Abstract

The echocardiographic tricuspid annular plane systolic excursion/pulmonary artery systolic pressure (TAPSE/PASP) ratio is a non-invasive surrogate of right ventricular-pulmonary arterial (RV-PA) coupling which corresponds well with the respective invasively derived index. Recently, a wealth of observational data has arisen, outlining its prognostic value in heart failure (HF) patients. To systematically appraise and quantitatively synthesize the evidence of the prognostic value of TAPSE/PASP ratio in left-sided HF regardless of etiology or left ventricular ejection fraction. A systematic literature review was conducted in electronic databases to identify studies reporting the association of TAPSE/PASP ratio with outcomes in patients with HF and, when appropriate, a random-effects meta-analysis was conducted to quantify the unadjusted and adjusted hazard ratios [(a)HRs] for all-cause death and the composite outcome of all-cause death or HF hospitalization.

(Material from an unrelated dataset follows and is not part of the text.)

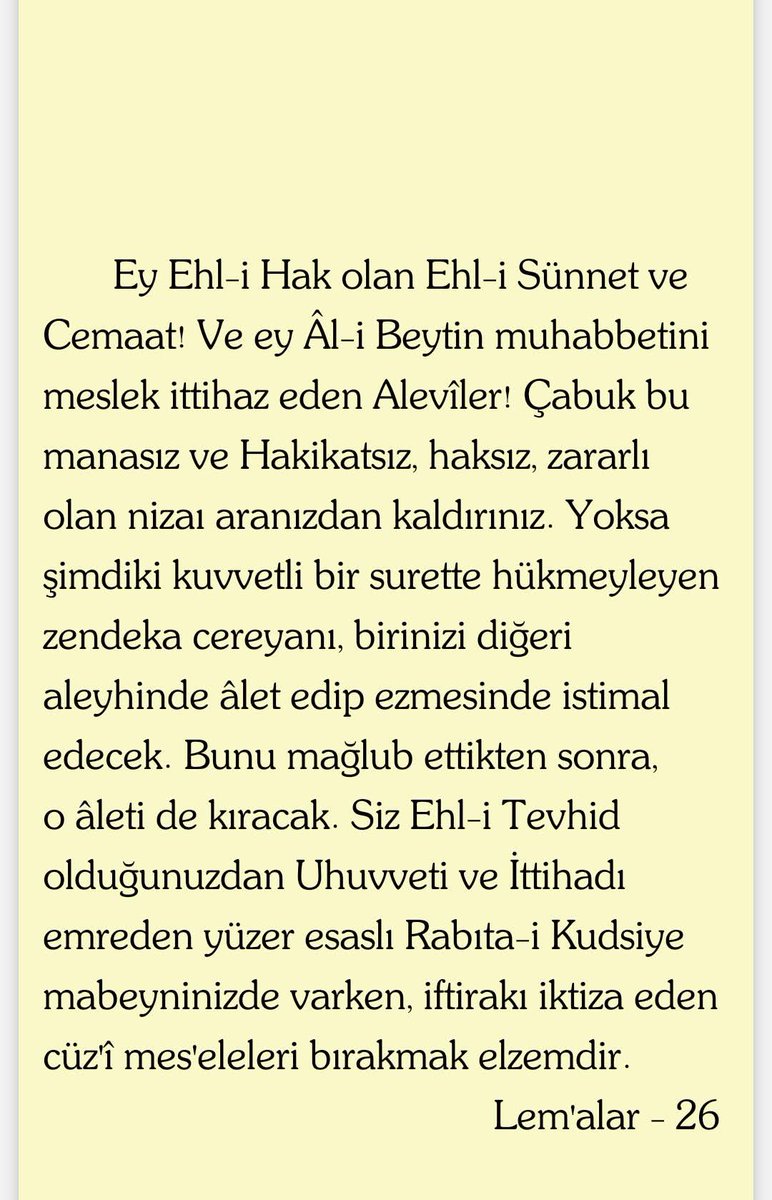 Ey Ehl-i Hak olan Ehl-i Sünnet ve Cemaat! Ve ey Âl-i Beytin muhabbetini meslek ittihaz eden Alevîler! Çabuk bu manasız ve Hakikatsız, haksız, zararlı olan nizaı aranızdan kaldırınız. Yoksa şimdiki kuvvetli bir surette hükmeyleyen zendeka cereyanı, birinizi diğeri aleyhinde âlet edip ezmesinde istimal edecek. Bunu mağlub ettikten sonra, o âleti de kıracak. Siz Ehl-i Tevhid olduğunuzdan Uhuvveti ve İttihadı emreden yüzer esaslı Rabıta-i Kudsiye mabeyninizde varken, iftirakı iktiza eden cüz'î mes'eleleri bırakmak elzemdir.

Lem'alar - 26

Eighteen studies were deemed eligible encompassing 8,699 HF patients. The applied cut-off value for RV-PA uncoupling varied substantially from 0.27 to 0.58 mm/mmHg, and in most studies values lower than the applied cutoff conveyed dismal prognosis. Eleven studies reported appropriate data for meta-analysis. TAPSE/PASP reduction by 1 mm/mmHg was independently associated with all-cause death (pooled aHR=1.32 [1.06-1.65]; p=0.01; I2=56%) and the composite outcome (pooled aHR=3.48 [1.67-7.25]; p<0.001; I2=0%). When a TAPSE/PASP cutoff value of 0.36 mm/mmHg was applied it yielded independent association with all-cause death (pooled aHR=2.84 [2.22-3.64]; p<0.001; I2=82%). RV-PA coupling assessed by echocardiographic TAPSE/PASP ratio appears to be an independent outcome predictor for HF patients.